§ Worum es geht
Gib alles von der Zeile mit "Across the options" bis zum Ende der Auflistung, beide Enden eingeschlossen, als Markdown-Tabelle mit den Spalten "Nr" und "Zeile" wieder und lass dabei Leerzeilen weg. Bilder gehören nicht in die Antwort.
--- Auszug Datensatz ---
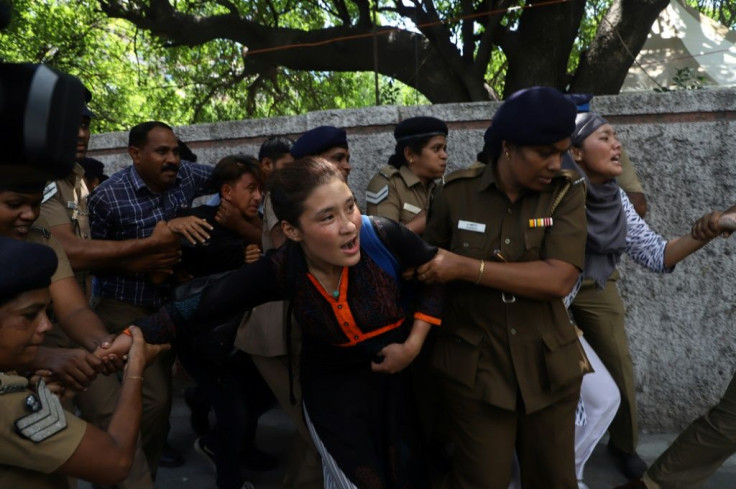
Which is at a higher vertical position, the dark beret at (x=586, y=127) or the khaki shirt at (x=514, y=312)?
the dark beret at (x=586, y=127)

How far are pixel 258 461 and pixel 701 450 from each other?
235cm

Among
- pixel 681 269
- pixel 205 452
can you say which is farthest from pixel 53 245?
pixel 681 269

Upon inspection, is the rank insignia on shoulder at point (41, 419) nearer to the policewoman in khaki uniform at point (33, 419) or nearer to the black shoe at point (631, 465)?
the policewoman in khaki uniform at point (33, 419)

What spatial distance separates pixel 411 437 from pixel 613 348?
1417 millimetres

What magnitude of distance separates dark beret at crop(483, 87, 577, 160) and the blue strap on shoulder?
1.98ft

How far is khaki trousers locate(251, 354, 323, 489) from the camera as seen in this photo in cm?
321

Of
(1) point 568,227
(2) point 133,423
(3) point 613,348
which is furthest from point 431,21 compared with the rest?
(2) point 133,423

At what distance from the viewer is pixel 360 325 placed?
2469 mm

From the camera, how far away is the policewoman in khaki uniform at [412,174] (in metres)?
3.85

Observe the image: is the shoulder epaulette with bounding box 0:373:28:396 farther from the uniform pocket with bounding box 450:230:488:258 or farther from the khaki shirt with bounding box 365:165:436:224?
the khaki shirt with bounding box 365:165:436:224

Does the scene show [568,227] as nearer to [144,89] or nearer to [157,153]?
[157,153]

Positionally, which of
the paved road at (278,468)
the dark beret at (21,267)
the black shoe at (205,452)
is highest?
the dark beret at (21,267)

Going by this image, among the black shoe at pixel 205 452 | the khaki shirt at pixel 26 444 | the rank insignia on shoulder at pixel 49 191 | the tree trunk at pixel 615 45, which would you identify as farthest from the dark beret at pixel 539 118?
the tree trunk at pixel 615 45

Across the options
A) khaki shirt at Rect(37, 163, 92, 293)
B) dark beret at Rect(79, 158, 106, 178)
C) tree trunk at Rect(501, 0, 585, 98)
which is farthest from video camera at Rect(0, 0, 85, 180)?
tree trunk at Rect(501, 0, 585, 98)
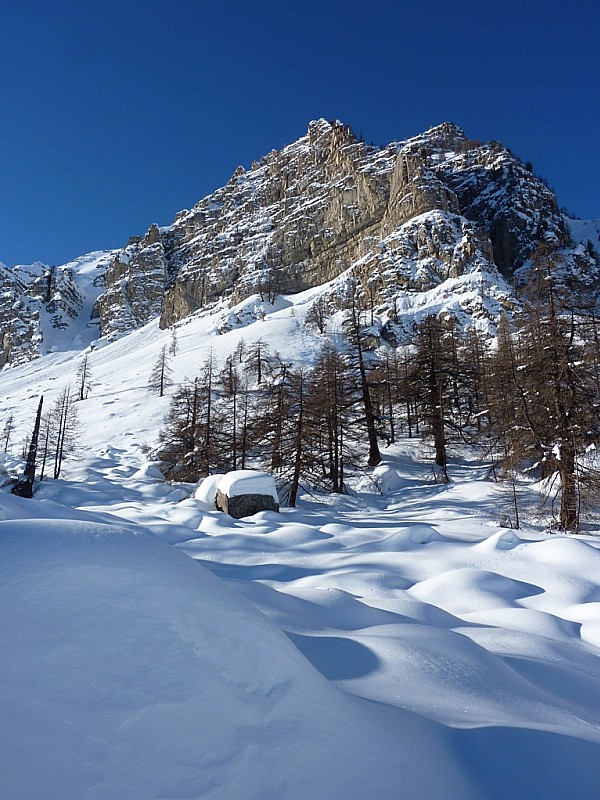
---
§ Antwort unten
| Nr | Zeile |
|---|---|
| 1 | Across the options |
| 2 | A) khaki shirt at Rect(37, 163, 92, 293) |
| 3 | B) dark beret at Rect(79, 158, 106, 178) |
| 4 | C) tree trunk at Rect(501, 0, 585, 98) |
| 5 | which is farthest from video camera at Rect(0, 0, 85, 180)? |
| 6 | tree trunk at Rect(501, 0, 585, 98) |